Yes, I got the Intel P3700 PCIe SSD to fix the 4Kn unaligned I/O issue 
(borrowed from a hardware vendor). The new situation is, current kernel 
does the sector size alignment checking quite earlier in bio layer, if 
the LBA is not sector size aligned, it is rejected in the bio code, and 
the underlying driver doesn't have chance to see the bio anymore. So for 
now, the unaligned LBA for 4Kn device cannot reach bcache code, that's 
to say, the original reported condition won't happen now.

And after this observation, I stopped my investigation on the unaligned 
sector size I/O on 4Kn device, and returned the P3700 PCIe SSD to the 
hardware vendor.


> You have a really great test rig setup with NVMes for stress
> testing bcache. Can you replicate Adriano's `ioping` numbers below?

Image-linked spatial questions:
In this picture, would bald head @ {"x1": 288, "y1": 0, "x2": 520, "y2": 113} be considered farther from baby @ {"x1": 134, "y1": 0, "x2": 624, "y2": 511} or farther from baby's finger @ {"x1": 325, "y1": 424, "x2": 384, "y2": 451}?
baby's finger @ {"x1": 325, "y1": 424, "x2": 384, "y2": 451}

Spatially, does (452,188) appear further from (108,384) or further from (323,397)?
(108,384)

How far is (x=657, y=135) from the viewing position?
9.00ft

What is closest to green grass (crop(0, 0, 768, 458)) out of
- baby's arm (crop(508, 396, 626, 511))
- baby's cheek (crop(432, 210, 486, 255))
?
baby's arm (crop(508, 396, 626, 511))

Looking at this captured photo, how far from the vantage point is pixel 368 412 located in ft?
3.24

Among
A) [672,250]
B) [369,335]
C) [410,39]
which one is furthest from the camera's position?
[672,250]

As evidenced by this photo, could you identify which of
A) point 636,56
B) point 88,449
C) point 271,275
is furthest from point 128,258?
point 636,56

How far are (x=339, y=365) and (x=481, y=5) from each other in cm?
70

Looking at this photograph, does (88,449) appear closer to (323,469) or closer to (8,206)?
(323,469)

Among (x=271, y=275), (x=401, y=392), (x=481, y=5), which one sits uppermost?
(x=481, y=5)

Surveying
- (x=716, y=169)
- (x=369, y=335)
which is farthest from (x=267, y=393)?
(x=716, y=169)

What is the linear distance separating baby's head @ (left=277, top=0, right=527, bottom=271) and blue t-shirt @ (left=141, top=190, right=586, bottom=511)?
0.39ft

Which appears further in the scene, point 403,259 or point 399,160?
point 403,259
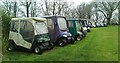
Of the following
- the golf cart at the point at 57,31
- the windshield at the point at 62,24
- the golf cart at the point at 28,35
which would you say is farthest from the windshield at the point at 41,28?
the windshield at the point at 62,24

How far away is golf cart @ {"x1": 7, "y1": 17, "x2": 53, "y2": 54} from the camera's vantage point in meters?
10.8

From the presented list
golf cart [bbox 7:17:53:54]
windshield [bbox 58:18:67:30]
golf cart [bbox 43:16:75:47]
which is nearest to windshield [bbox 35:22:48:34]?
golf cart [bbox 7:17:53:54]

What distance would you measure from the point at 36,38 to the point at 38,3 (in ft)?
47.9

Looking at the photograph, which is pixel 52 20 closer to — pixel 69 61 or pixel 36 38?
pixel 36 38

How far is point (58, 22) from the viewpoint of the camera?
511 inches

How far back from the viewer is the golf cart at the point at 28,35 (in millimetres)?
10766

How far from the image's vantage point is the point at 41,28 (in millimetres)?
11320

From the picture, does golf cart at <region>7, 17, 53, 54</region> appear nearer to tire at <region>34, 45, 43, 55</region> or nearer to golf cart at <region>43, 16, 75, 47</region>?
tire at <region>34, 45, 43, 55</region>

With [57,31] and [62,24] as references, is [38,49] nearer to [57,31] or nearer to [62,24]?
[57,31]

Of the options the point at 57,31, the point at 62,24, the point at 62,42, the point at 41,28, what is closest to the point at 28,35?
the point at 41,28

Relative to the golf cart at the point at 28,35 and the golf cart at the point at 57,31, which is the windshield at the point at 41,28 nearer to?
the golf cart at the point at 28,35

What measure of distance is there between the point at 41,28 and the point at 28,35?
81 centimetres

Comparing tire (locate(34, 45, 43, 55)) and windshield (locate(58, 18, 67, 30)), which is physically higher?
windshield (locate(58, 18, 67, 30))

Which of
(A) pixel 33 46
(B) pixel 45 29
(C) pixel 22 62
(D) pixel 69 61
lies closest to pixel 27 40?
(A) pixel 33 46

**GOALS**
(1) According to the bcache email, where does the current kernel reject an LBA that is not sector size aligned?
(2) Reproduce the passage of the bcache email that begins at the words "And after this" and stops after the words "hardware vendor.".

**RESULTS FOR EACH TASK**
(1) In the bio code, so the underlying driver never gets to see the bio.

(2)
And after this observation, I stopped my investigation on the unaligned 
sector size I/O on 4Kn device, and returned the P3700 PCIe SSD to the 
hardware vendor.